▶ _Written exercise a_
Duplicate the dataset entries below line for line, without changing anything.
┄┄┄┄┄┄┄┄┄┄┄┄┄┄┄┄┄┄┄┄
A 15.0 kg boy sits on a 2.00 kg stake board and is pulled forward by his parents. His mom pulls with a force of 100. N at an angle of 35 degrees and the boy and skate board accelerate along the x axis at 8.50m/s2? a. What is the magnitude and direction of the father’s force if the boy and skate board move along the x axis? b. How far would they get if they started from rest and the parents pulled for 4.00s?

Newton's law

## The Attempt at a Solution

Let $F_2 = 100 N$ be the force exerted by the Mom and $F_1$ be the force exerted by the dad and let $\theta$ be the angle made by this with the horizontal. Let $m$ be the mass of the boy + stake board. The we have weight $mg$ and the normal reaction upward $N$ acting on boy+board system. We can set up the following equatons.
┄┄┄┄┄┄┄┄┄┄┄┄┄┄┄┄┄┄┄┄
▶ _Written exercise b_
From the skateboard problem above, write out the stretch from "Newton's law" through "the following equatons.", substituting "father" for "dad".

[Dataset records]
┄┄┄┄┄┄┄┄┄┄┄┄┄┄┄┄┄┄┄┄
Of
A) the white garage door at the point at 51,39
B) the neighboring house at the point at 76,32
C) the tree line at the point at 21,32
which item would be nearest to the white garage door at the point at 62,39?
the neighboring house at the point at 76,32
┄┄┄┄┄┄┄┄┄┄┄┄┄┄┄┄┄┄┄┄
▶ _Exercise solution a_
Of
A) the white garage door at the point at 51,39
B) the neighboring house at the point at 76,32
C) the tree line at the point at 21,32
which item would be nearest to the white garage door at the point at 62,39?
the neighboring house at the point at 76,32

▶ _Exercise solution b_
Newton's law

## The Attempt at a Solution

Let $F_2 = 100 N$ be the force exerted by the Mom and $F_1$ be the force exerted by the father and let $\theta$ be the angle made by this with the horizontal. Let $m$ be the mass of the boy + stake board. The we have weight $mg$ and the normal reaction upward $N$ acting on boy+board system. We can set up the following equatons.